On Tue, 27 Feb 2007, Jeff Davis wrote:


Given your question are you about to come back with a
case where you are not
seeing this?


As a follow-up, I tested this on UFS and ZFS. UFS does very poorly: the I/O 
rate drops off quickly when you add processes while reading the same blocks 
from the same file at the same time. I don't know why this is, and it would be 
helpful if someone explained it to me.

UFS readahead isn't MT-aware - it starts trashing when multiple threads perform reads of the same blocks. UFS readahead only works if it's a single thread per file, as the readahead state, i_nextr, is per-inode (and not a per-thread) state. Multiple concurrent readers trash this for each other, as there's only one-per-file.

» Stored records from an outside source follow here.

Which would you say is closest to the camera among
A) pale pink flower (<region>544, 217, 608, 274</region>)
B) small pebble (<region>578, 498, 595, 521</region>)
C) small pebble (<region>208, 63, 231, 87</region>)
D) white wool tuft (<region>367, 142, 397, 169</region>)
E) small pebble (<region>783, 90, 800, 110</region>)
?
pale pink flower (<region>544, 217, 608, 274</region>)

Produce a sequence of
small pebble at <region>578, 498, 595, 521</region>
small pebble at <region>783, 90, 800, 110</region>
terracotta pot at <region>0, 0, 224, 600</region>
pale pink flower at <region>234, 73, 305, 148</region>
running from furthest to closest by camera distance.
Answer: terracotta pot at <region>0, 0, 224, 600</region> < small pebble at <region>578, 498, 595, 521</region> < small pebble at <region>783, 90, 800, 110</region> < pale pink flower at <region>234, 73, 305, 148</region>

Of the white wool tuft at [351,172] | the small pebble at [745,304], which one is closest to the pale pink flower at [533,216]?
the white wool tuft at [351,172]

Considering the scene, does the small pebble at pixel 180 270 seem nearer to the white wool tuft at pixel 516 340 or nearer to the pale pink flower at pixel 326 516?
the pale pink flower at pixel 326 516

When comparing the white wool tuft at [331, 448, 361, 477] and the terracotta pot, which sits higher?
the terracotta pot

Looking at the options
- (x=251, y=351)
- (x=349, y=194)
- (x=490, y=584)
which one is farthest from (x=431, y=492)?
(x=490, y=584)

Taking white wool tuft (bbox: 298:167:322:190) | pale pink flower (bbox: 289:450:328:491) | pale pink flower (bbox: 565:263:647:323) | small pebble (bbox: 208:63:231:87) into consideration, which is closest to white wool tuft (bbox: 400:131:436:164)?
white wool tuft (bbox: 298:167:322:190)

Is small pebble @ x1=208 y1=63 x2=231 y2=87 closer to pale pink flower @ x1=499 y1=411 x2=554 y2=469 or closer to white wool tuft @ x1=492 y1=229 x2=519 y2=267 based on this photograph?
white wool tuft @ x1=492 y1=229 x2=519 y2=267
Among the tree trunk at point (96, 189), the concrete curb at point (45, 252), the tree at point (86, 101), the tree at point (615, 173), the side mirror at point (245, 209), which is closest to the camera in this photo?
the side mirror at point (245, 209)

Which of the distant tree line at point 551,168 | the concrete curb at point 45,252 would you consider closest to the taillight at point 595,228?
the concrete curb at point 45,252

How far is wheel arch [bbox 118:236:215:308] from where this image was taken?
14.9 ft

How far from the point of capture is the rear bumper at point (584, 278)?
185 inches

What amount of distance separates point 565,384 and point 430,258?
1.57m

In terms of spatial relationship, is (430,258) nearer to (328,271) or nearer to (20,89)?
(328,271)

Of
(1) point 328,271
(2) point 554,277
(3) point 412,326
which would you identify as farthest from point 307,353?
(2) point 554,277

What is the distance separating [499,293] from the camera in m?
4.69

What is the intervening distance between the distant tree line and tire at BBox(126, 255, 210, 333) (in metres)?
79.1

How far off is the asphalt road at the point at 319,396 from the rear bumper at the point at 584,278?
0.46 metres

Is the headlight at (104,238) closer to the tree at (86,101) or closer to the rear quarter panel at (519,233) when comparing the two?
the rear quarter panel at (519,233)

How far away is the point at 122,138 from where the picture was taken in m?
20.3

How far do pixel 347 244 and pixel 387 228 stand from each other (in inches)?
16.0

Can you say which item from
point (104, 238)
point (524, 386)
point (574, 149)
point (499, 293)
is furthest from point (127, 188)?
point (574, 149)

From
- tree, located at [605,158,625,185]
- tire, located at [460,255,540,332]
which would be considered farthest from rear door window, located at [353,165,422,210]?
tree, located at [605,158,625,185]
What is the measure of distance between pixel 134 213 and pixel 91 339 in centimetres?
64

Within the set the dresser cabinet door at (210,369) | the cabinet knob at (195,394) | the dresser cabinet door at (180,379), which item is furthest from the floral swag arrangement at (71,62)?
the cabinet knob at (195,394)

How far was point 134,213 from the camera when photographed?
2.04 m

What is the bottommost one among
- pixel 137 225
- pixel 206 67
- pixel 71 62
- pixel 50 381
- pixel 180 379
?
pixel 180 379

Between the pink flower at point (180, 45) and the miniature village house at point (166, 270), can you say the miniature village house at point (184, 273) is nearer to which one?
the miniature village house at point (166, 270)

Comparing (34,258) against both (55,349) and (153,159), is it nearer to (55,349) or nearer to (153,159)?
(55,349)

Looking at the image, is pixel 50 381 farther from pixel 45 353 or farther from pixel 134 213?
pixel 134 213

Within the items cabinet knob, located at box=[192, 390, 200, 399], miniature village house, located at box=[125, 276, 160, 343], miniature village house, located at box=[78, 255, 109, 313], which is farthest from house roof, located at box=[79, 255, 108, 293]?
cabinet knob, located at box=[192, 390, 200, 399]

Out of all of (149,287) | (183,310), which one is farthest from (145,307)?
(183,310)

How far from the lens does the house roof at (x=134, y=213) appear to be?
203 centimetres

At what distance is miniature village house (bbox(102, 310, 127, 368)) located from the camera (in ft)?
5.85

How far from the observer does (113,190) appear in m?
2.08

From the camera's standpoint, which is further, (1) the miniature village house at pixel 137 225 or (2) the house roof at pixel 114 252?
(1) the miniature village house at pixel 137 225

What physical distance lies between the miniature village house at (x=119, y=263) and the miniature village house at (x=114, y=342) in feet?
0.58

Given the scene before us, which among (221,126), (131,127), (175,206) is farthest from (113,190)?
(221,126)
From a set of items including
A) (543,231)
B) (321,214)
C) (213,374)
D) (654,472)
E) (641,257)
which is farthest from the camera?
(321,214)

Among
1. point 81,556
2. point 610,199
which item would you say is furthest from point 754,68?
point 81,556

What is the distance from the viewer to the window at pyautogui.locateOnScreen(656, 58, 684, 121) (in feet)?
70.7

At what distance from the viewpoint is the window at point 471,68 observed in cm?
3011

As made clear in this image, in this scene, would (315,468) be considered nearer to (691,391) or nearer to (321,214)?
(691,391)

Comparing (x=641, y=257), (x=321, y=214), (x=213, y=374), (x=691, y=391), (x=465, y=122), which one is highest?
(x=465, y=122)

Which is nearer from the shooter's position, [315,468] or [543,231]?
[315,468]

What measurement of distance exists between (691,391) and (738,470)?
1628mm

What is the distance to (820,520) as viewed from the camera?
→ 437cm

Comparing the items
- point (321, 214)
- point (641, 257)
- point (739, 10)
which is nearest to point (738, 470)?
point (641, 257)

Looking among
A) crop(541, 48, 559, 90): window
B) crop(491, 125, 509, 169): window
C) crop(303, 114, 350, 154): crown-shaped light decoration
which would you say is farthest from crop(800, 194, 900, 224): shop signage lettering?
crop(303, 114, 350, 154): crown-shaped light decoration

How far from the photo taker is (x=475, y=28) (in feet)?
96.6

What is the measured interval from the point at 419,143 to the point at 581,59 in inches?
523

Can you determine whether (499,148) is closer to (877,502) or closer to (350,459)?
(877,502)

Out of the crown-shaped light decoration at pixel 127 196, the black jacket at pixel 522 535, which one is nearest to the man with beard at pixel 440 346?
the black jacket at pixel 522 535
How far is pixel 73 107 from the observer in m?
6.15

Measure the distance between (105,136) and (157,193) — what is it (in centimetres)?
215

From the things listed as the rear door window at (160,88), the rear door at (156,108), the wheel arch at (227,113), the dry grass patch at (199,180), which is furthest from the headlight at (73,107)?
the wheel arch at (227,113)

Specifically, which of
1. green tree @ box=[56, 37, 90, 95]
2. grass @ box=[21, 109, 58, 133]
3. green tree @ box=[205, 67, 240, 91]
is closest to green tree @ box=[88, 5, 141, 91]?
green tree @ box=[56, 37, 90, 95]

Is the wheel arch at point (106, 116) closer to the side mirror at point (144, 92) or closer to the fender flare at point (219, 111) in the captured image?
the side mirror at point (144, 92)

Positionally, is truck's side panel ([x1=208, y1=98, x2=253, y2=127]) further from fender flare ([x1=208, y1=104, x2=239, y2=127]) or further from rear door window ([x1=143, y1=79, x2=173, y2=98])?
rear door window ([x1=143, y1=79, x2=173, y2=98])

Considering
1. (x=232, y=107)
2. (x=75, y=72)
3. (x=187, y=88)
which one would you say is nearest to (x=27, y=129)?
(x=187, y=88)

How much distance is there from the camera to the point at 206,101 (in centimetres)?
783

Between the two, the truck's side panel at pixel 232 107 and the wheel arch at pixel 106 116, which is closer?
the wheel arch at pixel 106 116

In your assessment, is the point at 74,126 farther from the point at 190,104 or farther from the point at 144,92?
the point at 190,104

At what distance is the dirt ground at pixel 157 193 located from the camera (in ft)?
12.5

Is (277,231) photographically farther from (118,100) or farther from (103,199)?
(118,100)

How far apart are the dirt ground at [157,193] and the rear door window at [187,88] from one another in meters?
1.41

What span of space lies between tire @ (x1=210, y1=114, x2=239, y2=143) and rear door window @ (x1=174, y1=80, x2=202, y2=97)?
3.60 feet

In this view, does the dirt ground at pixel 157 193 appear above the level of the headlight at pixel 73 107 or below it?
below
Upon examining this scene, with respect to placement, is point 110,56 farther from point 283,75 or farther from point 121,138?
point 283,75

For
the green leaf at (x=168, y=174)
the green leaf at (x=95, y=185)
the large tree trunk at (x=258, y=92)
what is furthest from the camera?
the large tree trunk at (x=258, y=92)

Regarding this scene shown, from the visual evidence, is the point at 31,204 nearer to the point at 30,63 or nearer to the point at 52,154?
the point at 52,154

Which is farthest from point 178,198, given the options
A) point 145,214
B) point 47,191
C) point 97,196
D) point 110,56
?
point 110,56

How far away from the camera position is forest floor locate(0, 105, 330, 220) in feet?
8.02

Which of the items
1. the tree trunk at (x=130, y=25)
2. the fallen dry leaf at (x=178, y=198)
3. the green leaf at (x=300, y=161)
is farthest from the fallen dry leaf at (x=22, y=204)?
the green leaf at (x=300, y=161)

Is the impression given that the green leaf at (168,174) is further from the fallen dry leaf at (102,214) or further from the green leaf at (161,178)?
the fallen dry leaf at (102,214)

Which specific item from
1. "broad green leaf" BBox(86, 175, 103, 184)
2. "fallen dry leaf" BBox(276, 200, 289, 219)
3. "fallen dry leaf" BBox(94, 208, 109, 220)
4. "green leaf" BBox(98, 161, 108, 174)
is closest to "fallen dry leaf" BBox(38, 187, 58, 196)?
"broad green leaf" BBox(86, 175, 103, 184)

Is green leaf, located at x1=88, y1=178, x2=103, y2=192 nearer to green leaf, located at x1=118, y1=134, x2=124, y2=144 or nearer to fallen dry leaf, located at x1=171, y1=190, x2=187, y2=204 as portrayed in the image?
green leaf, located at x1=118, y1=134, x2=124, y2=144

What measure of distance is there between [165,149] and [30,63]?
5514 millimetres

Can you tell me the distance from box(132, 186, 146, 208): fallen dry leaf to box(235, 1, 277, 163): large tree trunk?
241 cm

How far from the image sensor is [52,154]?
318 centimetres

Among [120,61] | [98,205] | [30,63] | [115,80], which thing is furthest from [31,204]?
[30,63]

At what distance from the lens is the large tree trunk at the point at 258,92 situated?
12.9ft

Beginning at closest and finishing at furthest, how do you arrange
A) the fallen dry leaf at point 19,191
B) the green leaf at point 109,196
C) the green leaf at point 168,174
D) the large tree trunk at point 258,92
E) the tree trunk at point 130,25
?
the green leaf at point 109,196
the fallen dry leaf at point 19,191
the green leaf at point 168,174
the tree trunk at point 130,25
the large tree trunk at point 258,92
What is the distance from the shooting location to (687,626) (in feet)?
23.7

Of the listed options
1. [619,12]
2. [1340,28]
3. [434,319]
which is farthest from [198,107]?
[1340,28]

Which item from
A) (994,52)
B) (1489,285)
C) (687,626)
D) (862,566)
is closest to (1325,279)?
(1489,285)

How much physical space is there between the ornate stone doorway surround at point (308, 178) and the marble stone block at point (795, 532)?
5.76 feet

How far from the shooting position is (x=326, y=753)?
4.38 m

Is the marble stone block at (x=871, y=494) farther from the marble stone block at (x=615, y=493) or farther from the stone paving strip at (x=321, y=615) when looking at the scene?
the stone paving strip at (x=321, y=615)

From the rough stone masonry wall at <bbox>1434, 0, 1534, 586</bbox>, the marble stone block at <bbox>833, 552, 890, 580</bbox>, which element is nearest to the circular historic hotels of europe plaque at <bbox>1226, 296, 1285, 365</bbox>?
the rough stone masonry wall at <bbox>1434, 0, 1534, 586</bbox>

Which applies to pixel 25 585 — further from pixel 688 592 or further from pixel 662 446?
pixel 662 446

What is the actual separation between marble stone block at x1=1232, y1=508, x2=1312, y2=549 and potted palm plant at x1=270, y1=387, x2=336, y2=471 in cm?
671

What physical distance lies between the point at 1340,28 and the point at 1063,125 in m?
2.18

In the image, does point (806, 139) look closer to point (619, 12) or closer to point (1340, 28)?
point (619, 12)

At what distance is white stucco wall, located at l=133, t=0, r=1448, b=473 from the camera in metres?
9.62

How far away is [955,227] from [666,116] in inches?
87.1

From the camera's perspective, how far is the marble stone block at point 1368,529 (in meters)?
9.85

ZFS did a lot better. There did not appear to be any drop-off after the first 
process. There was a drop in I/O rate as I kept adding processes, but in that 
case the CPU was at 100%. I haven't had a chance to test this on a bigger box, 
but I suspect ZFS is able to keep the sequential read going at full speed (at 
least if the blocks happen to be written sequentially).

ZFS caches multiple readahead states - see the leading comment in
usr/src/uts/common/fs/zfs/vdev_cache.c in your favourite workspace.

FrankH.

I did these tests with each process being a "dd if=bigfile of=/dev/null" started at the same time, 
and I measured I/O rate with "zpool iostat mypool 2" and "iostat -Md 2".